Suppose a judge hears a lawsuit alleging sex discrimination in a school’s music program. During trial, a pattern of sex discrimination by those who run the program is clearly established, and the court finds in favor of the plaintiffs. Then, six months after the entry of judgment, it is discovered that the judge had a daughter attending the school, and she failed to disclose that fact. The defendants move to vacate the decision on this basis. Is vacatur justified?
Suppose a judge hears a constitutional challenge brought by polygamists alleging that Article I, Section 2 and Article 2, Section 35 of the Oklahoma Constitution violate various provisions of the U.S. Constitution. The judge issues summary judgment in favor of the defendant, citing Reynolds v. the United States, 98 U.S. 145 (1878), and Davis v. Beason , 133 U.S. 333 (1890) as binding precedent compelling denial of the plaintiffs’ claims. Six months after the ruling, it is discovered that the judge was married to one of the legislative sponsors of Oklahoma’s Question 711, the ballot question that added Section 35 to Article 2 of the Oklahoma Constitution, and the judge failed to disclose that fact. The plaintiffs move to vacate the decision. Is vacatur justified?
If the answer to these questions is “no”, then there is no further ground for discussion.
So let me understand this… If a judge ruled on a
piece of legislation affecting marriage law, say decreasing the tax burden on married couples, or making divorce easier, and afterwards was discovered to be in a heterosexual relationship, because he preferred to keep his private life, you know, private, that would be a conflict of interest sufficient to vacate his decision?
It depends on what he can potentially gain from the ruling due to the relationship.
It is important to note that in most lawsuits, the judge is only deciding what the plaintiff is entitled from the defendant under law. For example, consider the example of a tax dispute between a married couple and the IRS, and the couple claims relief on the basis that the legislation imposing the extra tax burden is unconstitutional legislation discriminating against married persons. Since the judge would not be in a position to realize a direct, immediate benefit from granting relief to the plaintiffs, regardless of whether he is married, his marital status would not disqualify him.
Now let us consider the example of a same-sex couple suing a county clerk for an injunction directing the clerk to issue a license to them on the basis that they are entitled to the license by law. The judge in that case can not possibly benefit from issuing the requested relief, so a long-term, same-sex relationship would not be a basis for disqualification.

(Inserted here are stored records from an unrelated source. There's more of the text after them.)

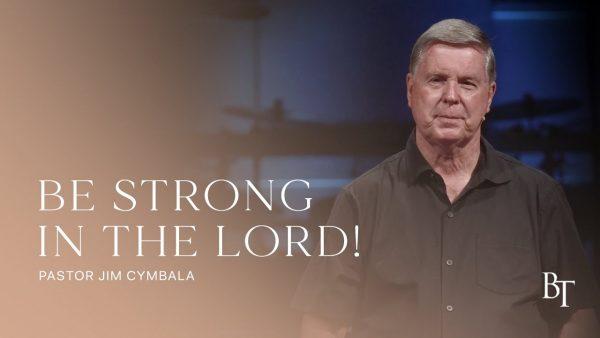 List Of Top 15 Jim Cymbala Sermons | Sermon Notes | Pdf | Download Photo August 4, 2021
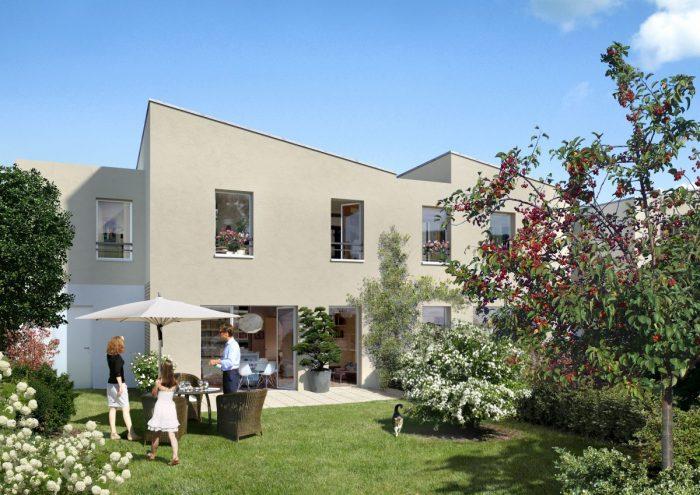 3 pièces Maison CARVIN CARVIN LILLE LENS  86 m²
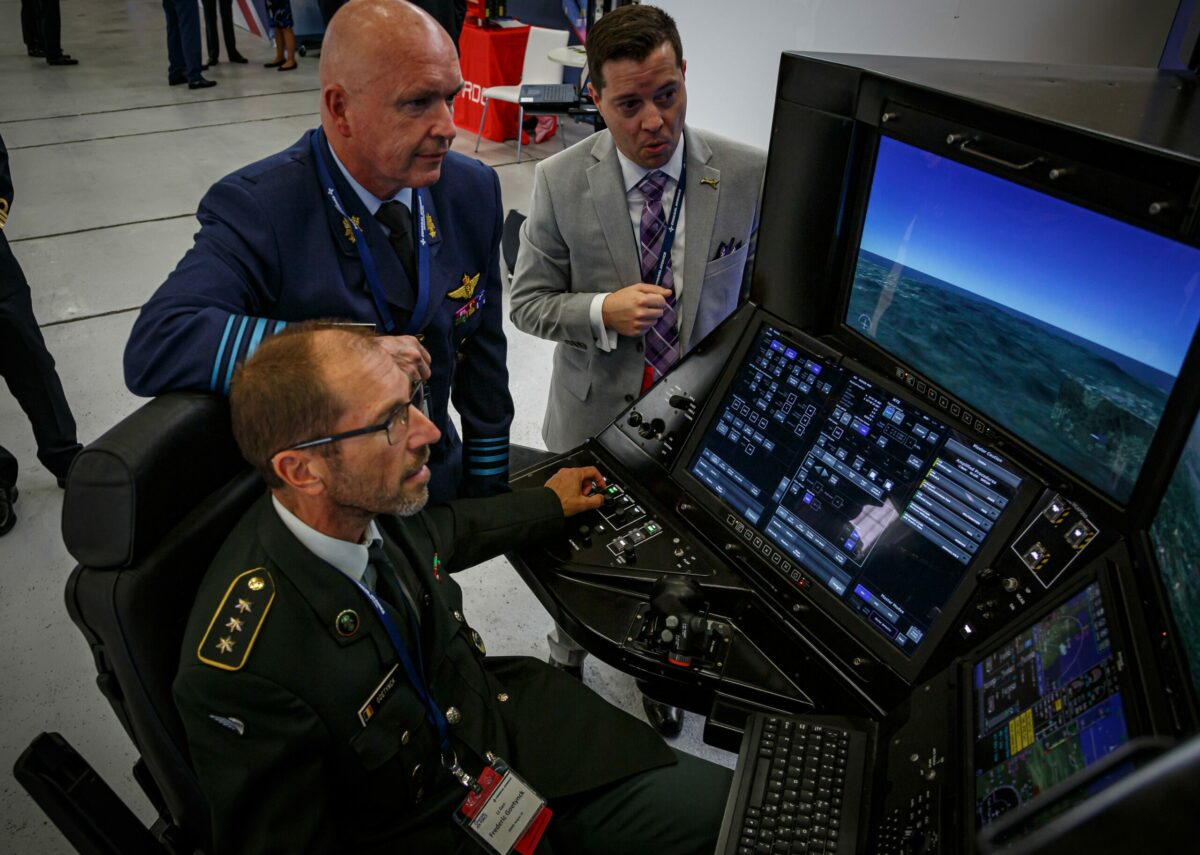 Flight campaign in the UK: Military drone operates in civilian airspace for the first time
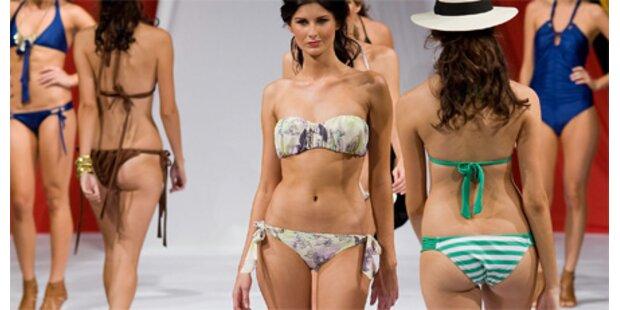 Sexy Beachwear für Männlein und Weiblein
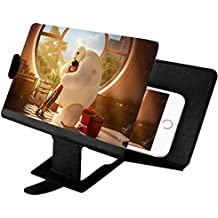 MADHOLLY Screen Magnifier 3D HD Non-radiation Eye-protection Lightweight and Portable with Foldable Hold Stand, Enlarge Screen View Enhance Video Quality for All Smart Phones(Black)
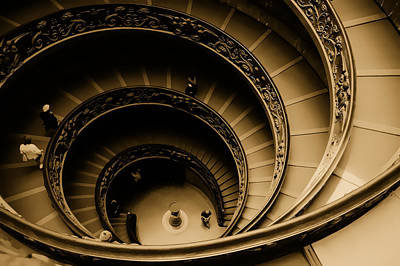Spiral Stairs Art Print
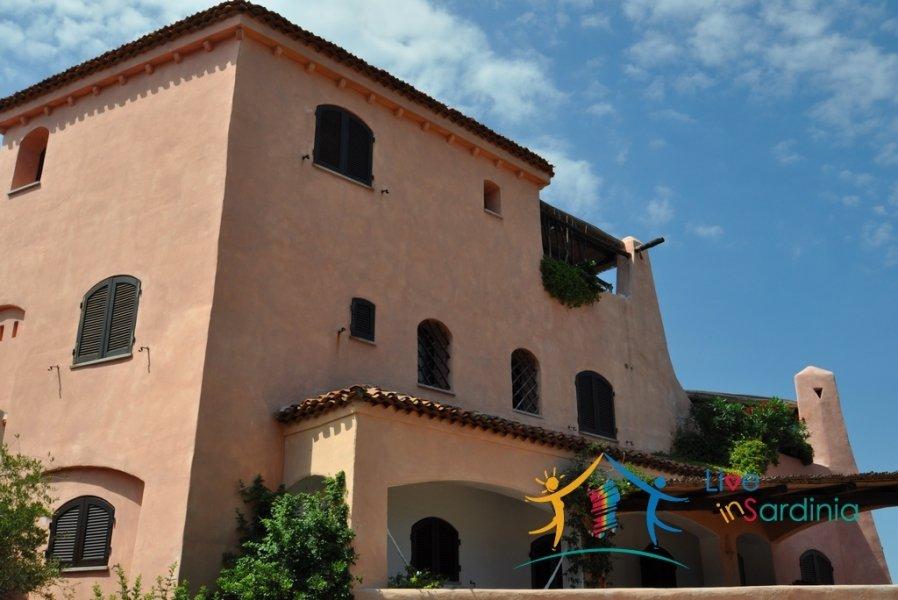 Charming Duplex Attic with Sea View for Sale in Porto Cervo, North Sardinia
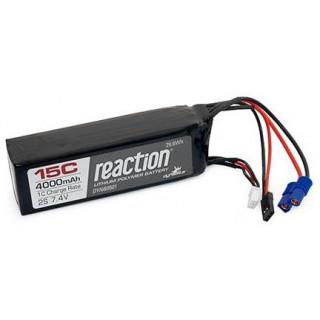 Baterie LiPol 7.4V 4000mAh 15C Rx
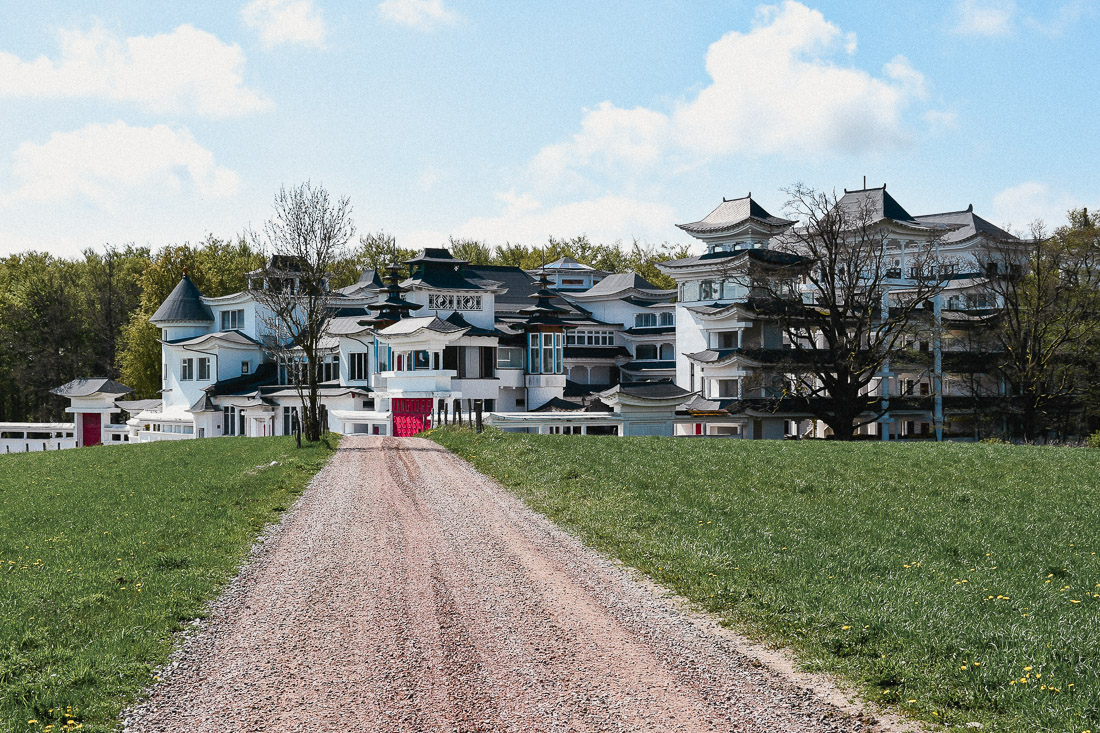 Sverige, Skåne, Yangtorp Tempel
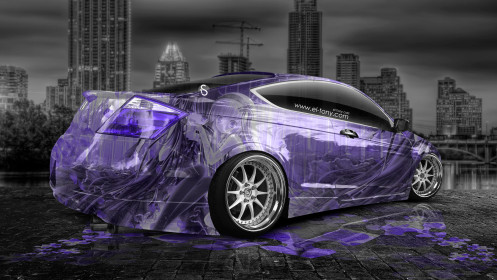 Honda-Accord-Coupe-JDM-Anime-Girls-Aerography-Car-2014-Violet-Colors-HD-Wallpapers-design-by-Tony-Kokhan-[www.el-tony.com]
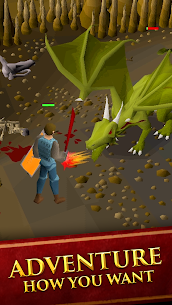 Old School RuneScape App Download For Android and iPhone 1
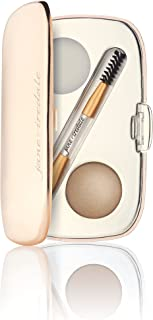 jane iredale GreatShape Eyebrow Kit, 1.54 oz.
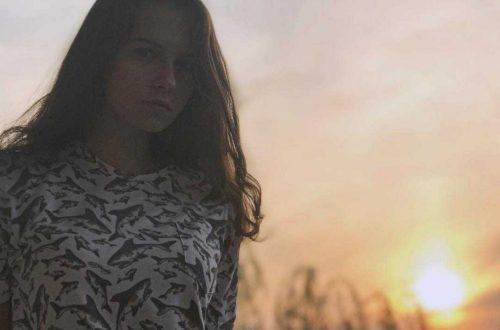 Наследница Екатерины Климовой разделась для фотосессии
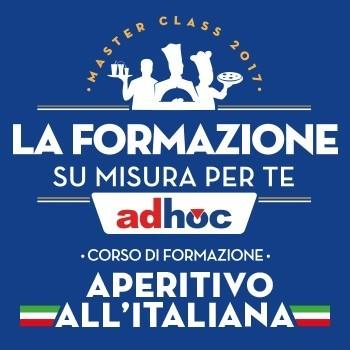 Notizie dal news: Aperitivo all'Italiana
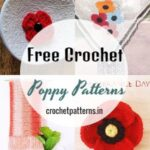 Lovely And Quick To Make Free Crochet Poppy Patterns
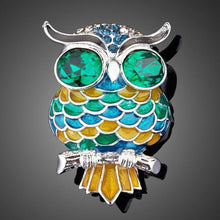 Load image into Gallery viewer, Blue Owl Pin Brooch - KHAISTA Fashion Jewellery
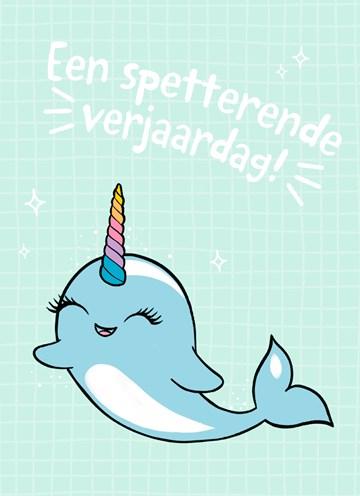 - een-spetterende-narwal-verjaardag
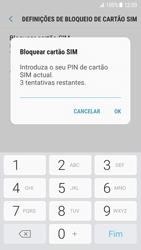 Samsung Galaxy S7 - Android Nougat - Segurança - Como ativar o código PIN do cartão de telemóvel -  8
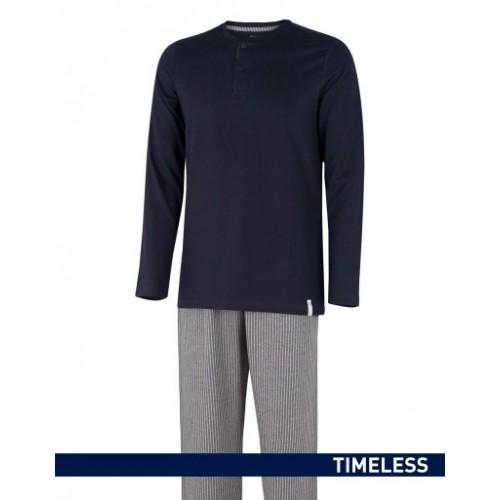 Pijama Impetus Eames 1560758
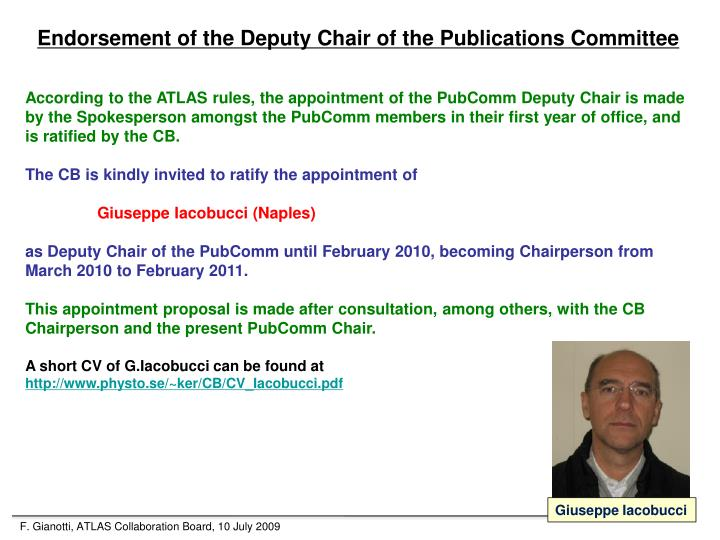 Endorsement of the Deputy Chair of the Publications Committee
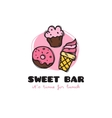 funny cartoon style sweets bar logo with vector image vector image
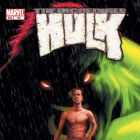 Incredible Hulk (1999) #53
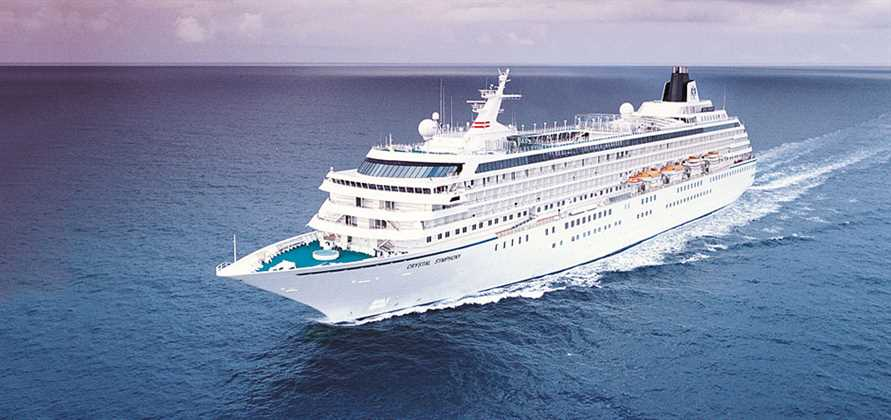 Crystal Cruises drops scheduled Turkey calls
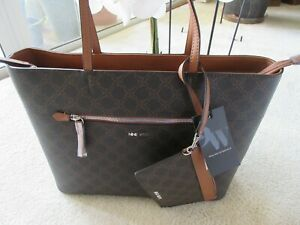 Nine West Brown Extra Large Zipper Tote Bag With Removable Pouch New With Tag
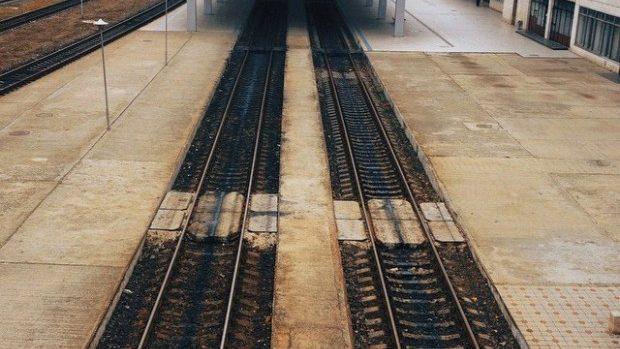Un tânăr din Bălţi a fost accidentat de tren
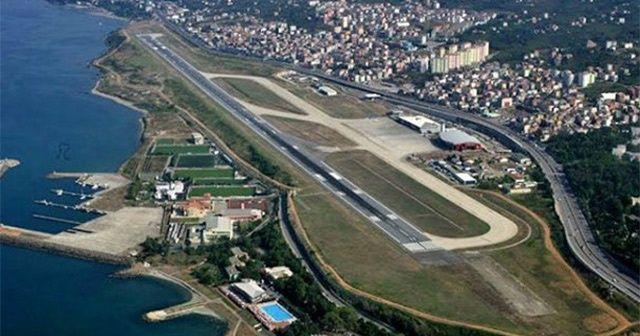 Trabzon Havalimanı'na 2. pist projesi ve pistin 3 km'ye çıkarılması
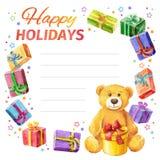 Lyckliga ferier för kort ram av gåvor och Teddy Bear vattenfärg Fotografering för Bildbyråer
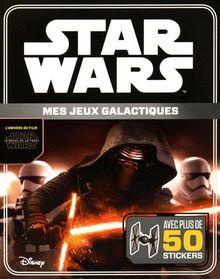 Mes jeux galactiques Star Wars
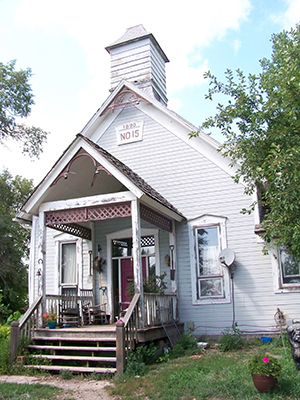 School House Gardens cultivates 10 acres on the grounds of this vintage schoolhouse in western Douglas County, where the owners also live.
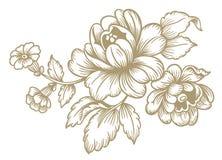 λουλούδια αναδρομικά Στοκ φωτογραφία με δικαίωμα ελεύθερης χρήσης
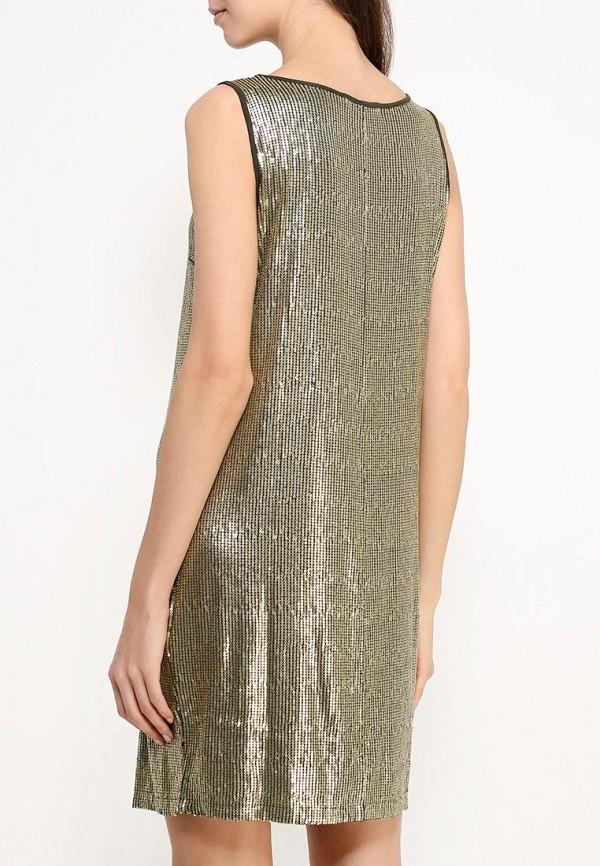 Платье-миди Apart 30218: изображение 11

This was not the case here. The Prop. 8 proponents point out that the plaintiffs sought an injunction to prohibit enforcement of Proposition 8 throughout California, instead of merely directing the county clerks to issue marriage licenses to the plaintiffs. (It should be noted that plaintiffs lacked standing to seek an injunction providing relief to non-litigants.) In fact, the plaintiffs admitted that the injunction binds all county clerks in their Opposition to Chuck Storey’s Motion to Intervene (p.3) Effectively, this would require any of the fifty-eight clerks to issue a marriage license to Judge Walker and his partner if they were to request one. Because of this, being in a long-term same-sex relationship could put Walker in a position to benefit from his own ruling.
No, you’re not understanding this. I never said a thing, anywhere, about whether the opinion should be vacated. That’s a legal call, and that is not the subject of Ethics Alarms. I said that the judge’s undisclosed personal situation raised a reasonable question regarding his objectivity, whether he could, in fact, be objective or not. Neither law not ethics requires a judge to recuse because of a speculative general benefit, as with your examples. A specific benefit, as when a judge holds financial interests that will directly benefit from a ruling, does trigger an obligation. Judge Walker’s own opinion in the case make the argument that he and his partner will derive immediate and direct benefits from the elimination of Prop. 8 and the resulting elimination of a state sanctioned relegation of them to secondary-citizen status.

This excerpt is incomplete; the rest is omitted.